格言聯璧 / 從政類・一身の謀を為さず天下の志有り
莫為嬰兒之態,而有大人之器。 莫為一身之謀,而有天下之志。 莫為終身之計,而有後世之慮。 用三代以前見識,而不失之迂。 就三代以後家數,而不鄰於俗。
新字:莫為嬰児之態,而有大人之器。 莫為一身之謀,而有天下之志。 莫為終身之計,而有後世之慮。 用三代以前見識,而不失之迂。 就三代以後家数,而不鄰於俗。
書き下し
嬰兒の態を為すこと莫くして、大人の器有れ。 一身の謀を為すこと莫くして、天下の志有れ。 終身の計を為すこと莫くして、後世の慮有れ。 三代以前の見識を用ひて、之を迂に失はず。 三代以後の家數に就きて、俗に鄰らず。
現代語訳
幼子のような振る舞いをせず、大人の器量を持ちなさい。 自分一人のための計略をめぐらさず、天下を思う志を持ちなさい。 自分一代のための計画を立てず、後の世への配慮を持ちなさい。 夏・殷・周の三代より前の見識を用いながら、世事にうとくなることはなく、 三代より後のやり方に従いながら、俗っぽくはならない、そうありたいものです。
解説
前の三行は「莫為〜而有〜」を三度重ねた句で、器・志・慮の三つを、それぞれ小さいものと大きいものの対比で求めています。

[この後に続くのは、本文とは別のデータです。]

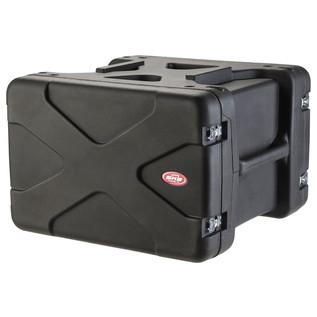 SKB 20'' Deep 6U Roto Shockmount Rack Case - Angled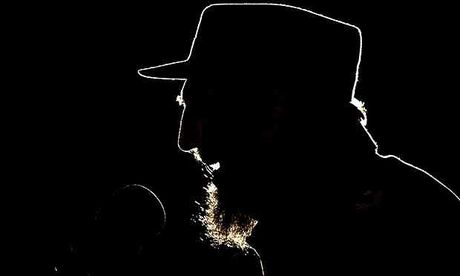 Diem lai hon 600 am muu am sat Lanh tu Fidel Castro - Anh 1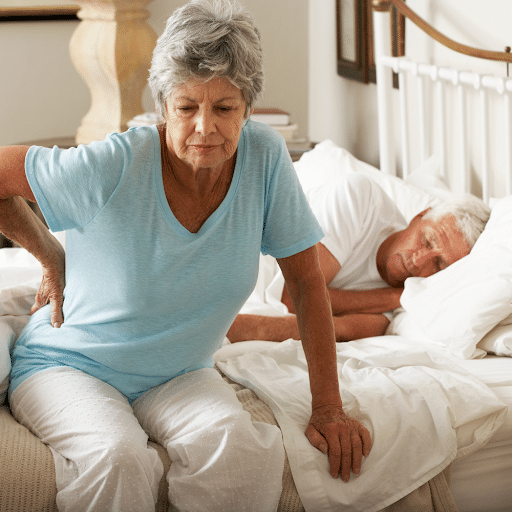 woman-back-pain-from-bad-mattress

一身より天下、終身より後世という広がりは、前の単位の「利在萬世」の考えを引き継ぐものです。後の二行は、古代の理想と後世の実務をどう兼ねるかを述べた対句です。三代は夏・殷・周の理想の時代で、その見識を持ちながら現実離れせず、後世の実際的なやり方に就きながら俗に流れない、というのです。家數は流儀ややり方のことです。理想と現実のどちらかに偏りがちな私たちに、両方を手放さない姿勢を示してくれます。